Che si tratti di una fase straordinaria lo si deduce, infatti , da altri passi del Vangelo dove si rileva, invece, che conservare il denaro e operare per procurarsi altri beni è conforme alla perfezione insegnata da Cristo: si legge, per esempio, che Gesù aveva la borsa dei denari, affidata a Giuda, in cui venivano riposte le offerte a Lui fatte e che – i discepoli andarono in città a comperare da mangiare –

Nell’imminenza della passione molte delle concessioni speciali che Gesù aveva fatto agli Apostoli vengono tolte:- ma ora chi ha un sacco lo prenda; così pure la bisaccia e chi non ha spada venda il mantello e ne compri una“- ( Lc 22,35 ).

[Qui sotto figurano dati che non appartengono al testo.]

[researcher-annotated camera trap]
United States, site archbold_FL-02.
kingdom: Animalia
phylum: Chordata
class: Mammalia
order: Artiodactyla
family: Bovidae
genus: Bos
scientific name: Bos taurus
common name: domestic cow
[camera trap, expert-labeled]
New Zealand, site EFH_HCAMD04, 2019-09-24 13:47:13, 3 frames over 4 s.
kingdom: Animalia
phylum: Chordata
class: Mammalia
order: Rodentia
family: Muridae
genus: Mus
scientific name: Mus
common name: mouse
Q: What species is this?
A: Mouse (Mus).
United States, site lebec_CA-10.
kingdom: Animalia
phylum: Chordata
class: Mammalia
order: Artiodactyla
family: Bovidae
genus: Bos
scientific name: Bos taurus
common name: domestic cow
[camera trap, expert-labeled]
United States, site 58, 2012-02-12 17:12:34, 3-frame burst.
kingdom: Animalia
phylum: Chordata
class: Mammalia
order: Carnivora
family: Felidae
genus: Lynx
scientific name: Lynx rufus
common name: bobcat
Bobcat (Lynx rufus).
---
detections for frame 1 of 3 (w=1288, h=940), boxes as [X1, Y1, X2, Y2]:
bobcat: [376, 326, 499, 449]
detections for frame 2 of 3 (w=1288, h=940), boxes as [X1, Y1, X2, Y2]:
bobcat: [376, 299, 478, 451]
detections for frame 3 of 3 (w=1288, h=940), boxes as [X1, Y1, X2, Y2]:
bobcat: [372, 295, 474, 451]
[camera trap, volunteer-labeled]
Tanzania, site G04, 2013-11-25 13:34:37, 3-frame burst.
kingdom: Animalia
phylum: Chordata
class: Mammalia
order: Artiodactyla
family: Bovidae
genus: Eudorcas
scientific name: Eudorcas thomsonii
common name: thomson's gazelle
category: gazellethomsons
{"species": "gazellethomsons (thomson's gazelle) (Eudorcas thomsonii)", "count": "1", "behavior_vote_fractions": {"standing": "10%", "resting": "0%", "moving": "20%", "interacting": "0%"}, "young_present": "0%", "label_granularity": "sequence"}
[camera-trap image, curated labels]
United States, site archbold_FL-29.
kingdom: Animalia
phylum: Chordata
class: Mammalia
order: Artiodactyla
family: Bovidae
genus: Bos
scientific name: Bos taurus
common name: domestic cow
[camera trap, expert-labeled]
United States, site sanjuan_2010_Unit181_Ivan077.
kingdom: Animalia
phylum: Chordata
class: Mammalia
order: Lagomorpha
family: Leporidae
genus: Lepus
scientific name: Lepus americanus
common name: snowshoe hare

Dopo questo periodo speciale, in cui Gesù era fisicamente presente ed educava e assisteva gli apostoli, così come un padre educa e assiste i figli quando sono piccoli, i discepoli dovranno occuparsi personalmente della loro vita, dovranno lavorare – quando non troveranno comunità di laici disposti a mantenerli affinché possano dedicarsi totalmente a diffondere il messaggio di Cristo e la sua grazia agli uomini – e dovranno anche difendersi se sarà necessario, a loro dovrà bastare la grazia, anche perché San Paolo insegna che la virtù si rafforza nella debolezza: Dio non si sostituirà al loro lavoro e alle loro fatiche, ma li aiuterà spiritualmente nelle loro opere, – moltiplicandone- i risultati solo quando lo riterrà opportuno ( cfr San Tommaso D’Aquino, Summa Teologica,, I -II, q.108, a.2; II-II, q.185, a.6, ad 2, q.188, a.7, ad 5 ).